2Inde, victoire totale de Modi
Si la Chine fait la une de l’actualité, son voisin indien en est presque absent. C’est pourtant un pays de 1,3 milliard d’habitants, dont la population devrait bientôt dépasser la Chine, puissance nucléaire de surcroit et en lutte perpétuelle avec son voisin du Pakistan. Premier ministre depuis 2014, Narendra Modi a été brillamment réélu lors des législatives de 2019. Qualifiée de nationale populiste, voire d’antimusulmane, sa politique est néanmoins plébiscitée par la population indienne, comme le montre la victoire de son parti lors des élections locales de mars.
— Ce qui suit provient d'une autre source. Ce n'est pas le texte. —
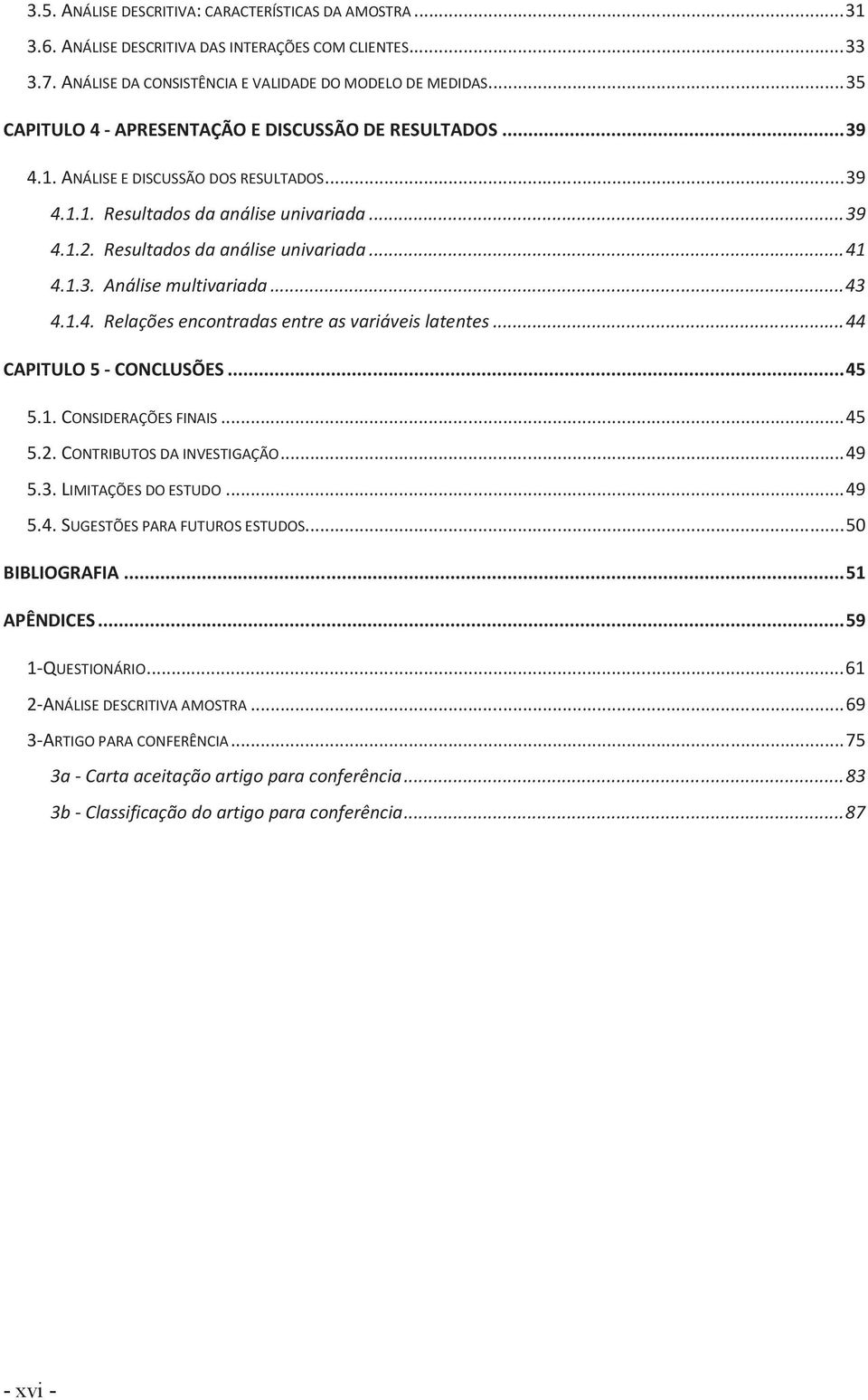 1.3. Análise multivariada... 43 4.1.4. Relações encontradas entre as variáveis latentes... 44 CAPITULO 5 - CONCLUSÕES... 45 5.1. CONSIDERAÇÕES FINAIS... 45 5.2. CONTRIBUTOS DA INVESTIGAÇÃO... 49 5.3. LIMITAÇÕES DO ESTUDO.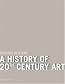 A History of 20th-Century Art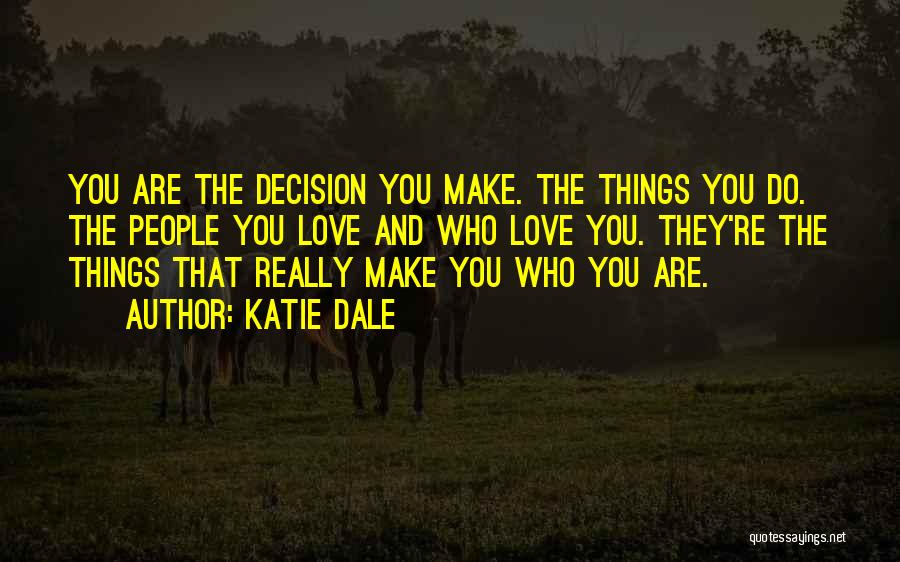 Katie Dale Quotes: You Are The Decision You Make. The Things You Do. The People You Love And Who Love You. They're The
Le Bharatiya Janata Party (BJP-Parti indien du peuple) a largement remporté en mars les élections dans l’Uttar Pradesh, le principal État de l’Inde, celui qui est le plus peuplé et qui représente le plus grand poids historique et culturel. Le Parti du Congrès, celui de Gandhi et de l’indépendance, qui jouait la carte de l’occidentalisation et de la laïcité est discrédité et presque effacé de la carte électorale en ne cessant de cumuler les défaites. À l’inverse, le BJP, le parti de Modi, qui mène une politique nationaliste et pro-hindoue est conforté dans ses victoires électorales et s’ancre de plus en plus dans la vie politique indienne.
L’heure est au nationalisme religieux que Modi manie très bien, lui qui est issu de catégories sociales modestes. Il tient d’ailleurs un discours très favorable à ces petites gens de plus en plus réceptifs à ces thèmes. Modi triomphe et démontre qu’au même titre que ses voisins chinois et pakistanais, le nationalisme a la cote en Asie.
3Hongrie, nouvelle victoire d’Orban
Premier ministre depuis mai 2010, Viktor Orban vient de remporter début avril une nouvelle victoire aux législatives. Alors que toute la presse annonçait un scrutin serré, Orban a gagné avec plus de 53% des voix et conserve sa majorité des deux tiers. C’est une victoire large et massive qui démontre que l’usure du temps ne le menace pas encore. Orban remporte son quatrième succès et améliore son score de 2018, alors que toute l’opposition était unie contre lui. Il peut jubiler, lui qui est désormais le doyen des chefs d’État d’Europe après le départ d’Angela Merkel.
Une victoire qui montre aussi que l’Europe de l’Est a pris un autre chemin et que l’unanimité autour de la guerre en Ukraine n’efface pas le fossé grandissant entre l’ouest et l’est. Ce que l’on appelle par commodité "populisme" est plus que jamais populaire et structure une grande partie des forces politiques d’Europe et hors d’Europe. Si le poids économique et politique de la Hongrie est faible en Europe, cette large victoire contribue néanmoins à donner à Orban les moyens d’une stature continentale. Un siècle après la fin de l’Empire austro-hongrois, la Hongrie peut prétendre jouer un rôle-clef dans cette Europe de l’Est en recomposition.